Journal Notes
SERINDIPITY IN SASKATCHEWAN
PRAIRIE COLOR WITH PRONGHORN
Some years ago, while we were still on the road full time, we spent several springs camping in a little city park in Val Marie, Saskatchewan. The first time we went there it was to meet up with friends of ours and we arrived after a very eventful trip from Nevada. “Eventful” is not a good word when it applies to traveling in a motor coach. We had encountered blizzards and fierce high-plains wind, our brakes had failed on an 8-percent grade, and a tree had dropped a large branch through our coach roof, these being just a few of our adventures on that trip.
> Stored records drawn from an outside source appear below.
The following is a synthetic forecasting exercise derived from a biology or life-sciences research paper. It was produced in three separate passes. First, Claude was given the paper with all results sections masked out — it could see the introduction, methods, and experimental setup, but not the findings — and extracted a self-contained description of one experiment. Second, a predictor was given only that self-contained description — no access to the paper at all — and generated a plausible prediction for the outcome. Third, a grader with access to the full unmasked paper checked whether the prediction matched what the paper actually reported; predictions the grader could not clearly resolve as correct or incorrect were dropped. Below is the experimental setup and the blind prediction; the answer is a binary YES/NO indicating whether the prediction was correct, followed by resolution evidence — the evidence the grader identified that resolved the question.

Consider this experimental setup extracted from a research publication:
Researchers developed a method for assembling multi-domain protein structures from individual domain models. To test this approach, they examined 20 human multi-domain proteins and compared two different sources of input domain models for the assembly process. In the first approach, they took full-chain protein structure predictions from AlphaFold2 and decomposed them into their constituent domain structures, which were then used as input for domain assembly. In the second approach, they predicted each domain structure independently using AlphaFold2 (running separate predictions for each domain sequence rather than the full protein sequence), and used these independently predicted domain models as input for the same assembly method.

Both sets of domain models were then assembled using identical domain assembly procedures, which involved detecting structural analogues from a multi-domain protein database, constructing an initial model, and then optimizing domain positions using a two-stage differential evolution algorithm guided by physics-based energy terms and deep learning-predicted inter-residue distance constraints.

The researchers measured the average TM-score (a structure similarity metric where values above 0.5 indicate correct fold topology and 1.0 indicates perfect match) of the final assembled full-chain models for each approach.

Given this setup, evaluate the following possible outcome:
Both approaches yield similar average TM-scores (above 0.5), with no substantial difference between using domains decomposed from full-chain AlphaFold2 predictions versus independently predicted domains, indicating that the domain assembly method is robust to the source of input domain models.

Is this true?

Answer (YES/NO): YES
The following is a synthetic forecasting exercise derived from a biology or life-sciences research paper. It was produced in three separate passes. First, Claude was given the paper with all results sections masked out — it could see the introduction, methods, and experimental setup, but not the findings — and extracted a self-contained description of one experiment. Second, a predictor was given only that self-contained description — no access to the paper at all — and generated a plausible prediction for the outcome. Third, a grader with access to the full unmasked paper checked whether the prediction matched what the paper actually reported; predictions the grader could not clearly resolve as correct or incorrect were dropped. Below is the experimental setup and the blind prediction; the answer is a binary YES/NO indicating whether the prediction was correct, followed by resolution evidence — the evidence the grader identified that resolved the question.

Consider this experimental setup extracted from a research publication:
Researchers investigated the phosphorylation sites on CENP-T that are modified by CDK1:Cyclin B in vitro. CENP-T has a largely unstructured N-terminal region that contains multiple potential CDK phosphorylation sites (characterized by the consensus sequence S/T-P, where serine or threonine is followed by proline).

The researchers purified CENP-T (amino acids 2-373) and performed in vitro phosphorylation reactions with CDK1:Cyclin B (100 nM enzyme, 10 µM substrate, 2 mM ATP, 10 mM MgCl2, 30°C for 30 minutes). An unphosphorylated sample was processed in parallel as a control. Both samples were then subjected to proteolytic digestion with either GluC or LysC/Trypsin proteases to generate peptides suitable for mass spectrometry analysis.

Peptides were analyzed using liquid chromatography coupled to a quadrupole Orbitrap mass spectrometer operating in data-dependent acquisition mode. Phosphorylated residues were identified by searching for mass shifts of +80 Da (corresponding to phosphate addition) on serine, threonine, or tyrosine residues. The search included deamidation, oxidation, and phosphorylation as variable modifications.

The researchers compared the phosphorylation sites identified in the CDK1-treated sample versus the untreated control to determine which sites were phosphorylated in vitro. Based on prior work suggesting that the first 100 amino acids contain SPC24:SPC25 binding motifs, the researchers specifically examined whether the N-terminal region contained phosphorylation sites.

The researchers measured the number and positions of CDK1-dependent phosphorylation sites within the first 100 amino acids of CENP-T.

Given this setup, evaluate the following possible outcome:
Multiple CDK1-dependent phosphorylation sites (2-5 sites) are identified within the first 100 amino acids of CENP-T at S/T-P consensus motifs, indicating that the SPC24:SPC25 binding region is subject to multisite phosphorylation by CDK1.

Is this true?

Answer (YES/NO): YES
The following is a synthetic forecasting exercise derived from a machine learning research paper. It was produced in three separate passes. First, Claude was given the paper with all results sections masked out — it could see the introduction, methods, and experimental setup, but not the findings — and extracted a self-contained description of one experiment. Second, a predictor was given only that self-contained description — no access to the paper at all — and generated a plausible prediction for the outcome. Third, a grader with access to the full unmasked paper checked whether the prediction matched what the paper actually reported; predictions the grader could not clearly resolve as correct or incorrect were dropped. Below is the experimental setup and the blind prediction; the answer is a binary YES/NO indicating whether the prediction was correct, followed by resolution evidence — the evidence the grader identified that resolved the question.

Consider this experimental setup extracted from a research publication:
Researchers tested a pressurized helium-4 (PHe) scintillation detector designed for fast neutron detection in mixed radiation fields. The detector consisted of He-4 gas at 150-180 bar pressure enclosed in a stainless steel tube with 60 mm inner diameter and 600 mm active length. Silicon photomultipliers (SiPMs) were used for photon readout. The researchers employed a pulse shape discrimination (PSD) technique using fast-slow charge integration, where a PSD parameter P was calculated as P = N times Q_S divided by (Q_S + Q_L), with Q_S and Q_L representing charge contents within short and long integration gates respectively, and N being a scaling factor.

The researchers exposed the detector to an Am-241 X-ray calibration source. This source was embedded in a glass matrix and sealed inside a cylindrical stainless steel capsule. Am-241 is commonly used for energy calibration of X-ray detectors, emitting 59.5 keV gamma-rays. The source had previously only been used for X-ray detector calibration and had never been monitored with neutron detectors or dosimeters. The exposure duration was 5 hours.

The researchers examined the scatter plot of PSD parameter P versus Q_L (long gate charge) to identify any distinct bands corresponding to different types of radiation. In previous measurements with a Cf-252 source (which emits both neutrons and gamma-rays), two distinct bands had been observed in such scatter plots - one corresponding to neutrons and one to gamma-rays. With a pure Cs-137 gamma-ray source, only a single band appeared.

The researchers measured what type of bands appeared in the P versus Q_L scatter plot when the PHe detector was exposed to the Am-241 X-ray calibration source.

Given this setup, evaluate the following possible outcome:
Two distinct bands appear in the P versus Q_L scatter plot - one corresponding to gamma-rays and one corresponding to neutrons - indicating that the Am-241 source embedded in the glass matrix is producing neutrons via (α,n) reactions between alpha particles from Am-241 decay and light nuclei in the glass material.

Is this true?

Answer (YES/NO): YES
In truth, we expected that we would not have much to work on in such a flat, tree-less and barren landscape as the prairies and grasslands. We had always enjoyed our time with our friends, though, and thought we’d just spend a day or two with them and try to catch our breath and re-group for travel. We finally, very reluctantly, pulled out of Val Marie about SEVEN weeks and HUNDREDS of rolls of slide film later! We were up before light and returned after dark, spending every single day with a seemingly endless variety of subjects: Red Fox Vixens with their young in dens, Black-tailed Prairie Dog towns, Coyotes, Badgers in burrows, Pronghorns dropping their young; dozens of new (to us) birds, hawks with nestlings, Golden Eagles, a variety of garter and rattlesnakes as they left their hibernacula and spread across the road and fields, ducks and frogs in little swampy ponds, salt flats with brine shrimp that drew clouds of migrating shorebirds; plants, wildflowers and fascinating, colorful lichen that had taken hundreds of years to develop, deep red sunsets, massive cloud formations, and quiet, quiet, quiet . . . and more (see the Prairies, Plains and Grasslands Gallery). All that and some of the very friendliest people we ever met on our travels! Canada’s National Grasslands Park is a wonder and a treasure!